France’s lower house of parliament, the National Assembly, has approved a measure to suspend a contentious pension reform, a key aspect of the government’s fiscal consolidation efforts. The vote, which passed by 255 to 146 on Wednesday, follows a significant concession by Prime Minister Sébastien Lecornu to the Socialist Party.
This development comes as France struggles to rein in its budget deficit, which has become the largest in the euro zone. The country’s public deficit hit 5.8% of GDP in 2024, totalling €168.6 billion, a figure well above the maximum allowed by EU rules.
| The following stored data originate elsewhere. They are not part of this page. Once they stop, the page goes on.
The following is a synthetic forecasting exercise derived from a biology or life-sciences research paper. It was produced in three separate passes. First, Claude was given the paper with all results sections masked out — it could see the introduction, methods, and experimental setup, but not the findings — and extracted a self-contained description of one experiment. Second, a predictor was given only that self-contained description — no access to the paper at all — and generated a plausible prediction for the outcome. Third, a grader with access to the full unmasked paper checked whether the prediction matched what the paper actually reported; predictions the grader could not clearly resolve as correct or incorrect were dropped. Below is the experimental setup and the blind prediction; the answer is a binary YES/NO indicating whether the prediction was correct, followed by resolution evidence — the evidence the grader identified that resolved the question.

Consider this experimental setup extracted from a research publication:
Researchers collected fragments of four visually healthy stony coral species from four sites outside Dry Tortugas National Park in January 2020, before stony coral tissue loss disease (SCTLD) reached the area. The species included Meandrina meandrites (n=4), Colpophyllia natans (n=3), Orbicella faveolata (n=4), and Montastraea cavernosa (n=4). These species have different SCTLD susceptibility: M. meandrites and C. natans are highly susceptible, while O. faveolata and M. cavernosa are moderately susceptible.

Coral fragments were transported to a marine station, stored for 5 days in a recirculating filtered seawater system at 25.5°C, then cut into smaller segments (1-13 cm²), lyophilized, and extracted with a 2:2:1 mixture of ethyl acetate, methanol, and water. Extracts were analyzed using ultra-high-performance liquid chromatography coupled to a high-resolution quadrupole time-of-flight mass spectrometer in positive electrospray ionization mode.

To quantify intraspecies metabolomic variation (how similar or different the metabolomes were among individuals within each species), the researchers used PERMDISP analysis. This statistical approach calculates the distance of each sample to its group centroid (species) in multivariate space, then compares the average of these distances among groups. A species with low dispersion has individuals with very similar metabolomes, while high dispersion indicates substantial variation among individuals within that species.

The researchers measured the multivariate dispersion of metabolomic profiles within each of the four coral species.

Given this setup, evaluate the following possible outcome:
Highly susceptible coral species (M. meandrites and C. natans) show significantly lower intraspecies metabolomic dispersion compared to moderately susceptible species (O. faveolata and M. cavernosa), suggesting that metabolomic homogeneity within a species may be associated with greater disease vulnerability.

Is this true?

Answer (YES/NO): NO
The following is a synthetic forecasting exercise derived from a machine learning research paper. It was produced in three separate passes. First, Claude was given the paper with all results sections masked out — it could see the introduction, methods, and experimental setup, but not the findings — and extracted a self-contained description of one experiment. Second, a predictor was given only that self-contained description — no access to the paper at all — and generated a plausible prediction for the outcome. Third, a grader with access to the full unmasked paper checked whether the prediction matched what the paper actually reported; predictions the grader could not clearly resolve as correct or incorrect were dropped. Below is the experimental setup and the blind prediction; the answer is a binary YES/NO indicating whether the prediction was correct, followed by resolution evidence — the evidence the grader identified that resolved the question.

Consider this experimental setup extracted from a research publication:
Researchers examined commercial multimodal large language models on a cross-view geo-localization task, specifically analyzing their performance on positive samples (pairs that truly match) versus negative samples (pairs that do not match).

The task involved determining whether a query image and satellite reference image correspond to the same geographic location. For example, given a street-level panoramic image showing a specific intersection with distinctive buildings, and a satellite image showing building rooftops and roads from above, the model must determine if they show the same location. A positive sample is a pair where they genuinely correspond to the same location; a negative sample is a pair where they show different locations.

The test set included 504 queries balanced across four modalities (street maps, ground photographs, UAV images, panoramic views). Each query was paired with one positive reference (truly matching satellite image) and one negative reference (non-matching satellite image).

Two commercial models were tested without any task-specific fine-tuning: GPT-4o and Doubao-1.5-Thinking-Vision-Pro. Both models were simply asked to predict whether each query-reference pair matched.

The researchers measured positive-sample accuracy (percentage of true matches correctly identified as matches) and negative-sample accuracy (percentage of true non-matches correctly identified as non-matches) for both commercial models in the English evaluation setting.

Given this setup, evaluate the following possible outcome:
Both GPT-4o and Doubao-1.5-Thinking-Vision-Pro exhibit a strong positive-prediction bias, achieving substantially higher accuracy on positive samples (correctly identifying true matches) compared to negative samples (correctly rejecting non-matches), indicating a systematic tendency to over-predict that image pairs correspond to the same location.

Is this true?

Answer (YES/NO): NO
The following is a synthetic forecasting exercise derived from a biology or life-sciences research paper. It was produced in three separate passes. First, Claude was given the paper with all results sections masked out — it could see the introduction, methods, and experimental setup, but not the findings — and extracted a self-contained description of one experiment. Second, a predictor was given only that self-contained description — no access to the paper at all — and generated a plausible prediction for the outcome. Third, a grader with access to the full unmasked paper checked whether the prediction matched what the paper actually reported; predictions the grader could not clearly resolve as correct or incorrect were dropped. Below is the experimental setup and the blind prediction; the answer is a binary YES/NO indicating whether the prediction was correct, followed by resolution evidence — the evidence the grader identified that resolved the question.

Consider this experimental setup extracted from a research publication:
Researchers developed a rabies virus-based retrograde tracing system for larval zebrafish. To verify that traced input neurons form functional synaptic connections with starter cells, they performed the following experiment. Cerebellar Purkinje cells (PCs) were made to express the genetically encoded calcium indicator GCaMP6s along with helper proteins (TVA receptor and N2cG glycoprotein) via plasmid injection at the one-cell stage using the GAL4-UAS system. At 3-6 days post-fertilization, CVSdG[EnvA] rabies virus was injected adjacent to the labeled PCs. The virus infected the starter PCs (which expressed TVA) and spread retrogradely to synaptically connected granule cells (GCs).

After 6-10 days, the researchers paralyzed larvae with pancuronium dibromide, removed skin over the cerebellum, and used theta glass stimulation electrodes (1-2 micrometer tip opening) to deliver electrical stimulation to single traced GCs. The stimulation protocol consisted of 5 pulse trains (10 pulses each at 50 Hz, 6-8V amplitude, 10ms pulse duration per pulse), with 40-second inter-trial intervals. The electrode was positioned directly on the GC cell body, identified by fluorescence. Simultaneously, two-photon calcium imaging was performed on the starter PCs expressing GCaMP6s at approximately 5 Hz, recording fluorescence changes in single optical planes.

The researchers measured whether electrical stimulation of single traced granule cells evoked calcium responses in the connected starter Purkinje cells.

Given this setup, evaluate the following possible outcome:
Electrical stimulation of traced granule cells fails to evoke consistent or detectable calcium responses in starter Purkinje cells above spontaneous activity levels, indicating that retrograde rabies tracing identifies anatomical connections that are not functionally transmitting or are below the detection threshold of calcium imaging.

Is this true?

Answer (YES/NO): NO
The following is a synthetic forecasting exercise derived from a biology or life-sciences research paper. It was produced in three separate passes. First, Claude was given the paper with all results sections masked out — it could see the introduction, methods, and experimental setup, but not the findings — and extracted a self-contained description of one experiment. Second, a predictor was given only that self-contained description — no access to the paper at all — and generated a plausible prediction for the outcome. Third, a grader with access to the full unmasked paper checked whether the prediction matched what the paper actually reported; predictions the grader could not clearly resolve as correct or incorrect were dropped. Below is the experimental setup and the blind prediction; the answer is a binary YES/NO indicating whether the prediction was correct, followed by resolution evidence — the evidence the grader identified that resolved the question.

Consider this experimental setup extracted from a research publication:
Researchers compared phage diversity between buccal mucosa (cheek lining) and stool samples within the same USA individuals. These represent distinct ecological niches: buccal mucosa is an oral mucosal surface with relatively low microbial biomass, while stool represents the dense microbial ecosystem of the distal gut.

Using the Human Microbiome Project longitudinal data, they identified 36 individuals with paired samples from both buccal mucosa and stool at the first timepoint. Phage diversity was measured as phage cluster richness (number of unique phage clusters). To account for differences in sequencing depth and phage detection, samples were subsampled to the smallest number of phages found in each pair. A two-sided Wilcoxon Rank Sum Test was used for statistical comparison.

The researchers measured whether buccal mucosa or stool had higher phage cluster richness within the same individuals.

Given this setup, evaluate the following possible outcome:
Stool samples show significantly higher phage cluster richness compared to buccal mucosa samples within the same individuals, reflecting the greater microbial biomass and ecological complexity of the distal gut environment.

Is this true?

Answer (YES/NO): YES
Pension Reform and Budget Deficit
The suspension of the pension reform is a major concession to the Socialist Party, which had been pushing for the retirement age to remain at 62 years and nine months. The original plan, introduced by President Emmanuel Macron, aimed to raise the pension age to 64. However, this move was met with significant opposition, leading to the current compromise.
According to the agreement, three and a half million French people will be able to retire earlier. Socialist MP Melanie Thomin hailed the decision, stating that it demonstrates the effectiveness of consensus-building. However, this concession is likely to undermine the government’s target of trimming the deficit by €30 billion.
Implications for France’s Budget
The final shape of the budget remains unclear, with no revised estimate published yet. The costly concessions made by the government, including the suspension of the pension reform, are expected to have a significant impact on France’s fiscal trajectory. Investors and some of France’s European partners are watching the situation closely, as the country’s political turmoil continues to affect its economic stability.
Meanwhile, the government faces pressure to meet EU fiscal rules. The European Commission has been monitoring France’s budget deficit closely, and further action may be taken if the country fails to comply with EU regulations. In this context, the government’s ability to balance its budget while addressing social concerns will be crucial.
Next Steps
Lawmakers will need to back the whole social security bill in a final vote at a later stage for the suspension of the pension reform to take effect. The outcome of this vote remains uncertain, and the government’s efforts to navigate the complex budget debates will be closely watched. As France continues to grapple with its fiscal challenges, the path forward will depend on the government’s ability to strike a balance between fiscal consolidation and social welfare.
For now, the focus remains on the upcoming vote and the government’s efforts to stabilize France’s economy. As the situation unfolds, observers will be watching closely to see how the government addresses the country’s fiscal challenges while meeting the needs of its citizens.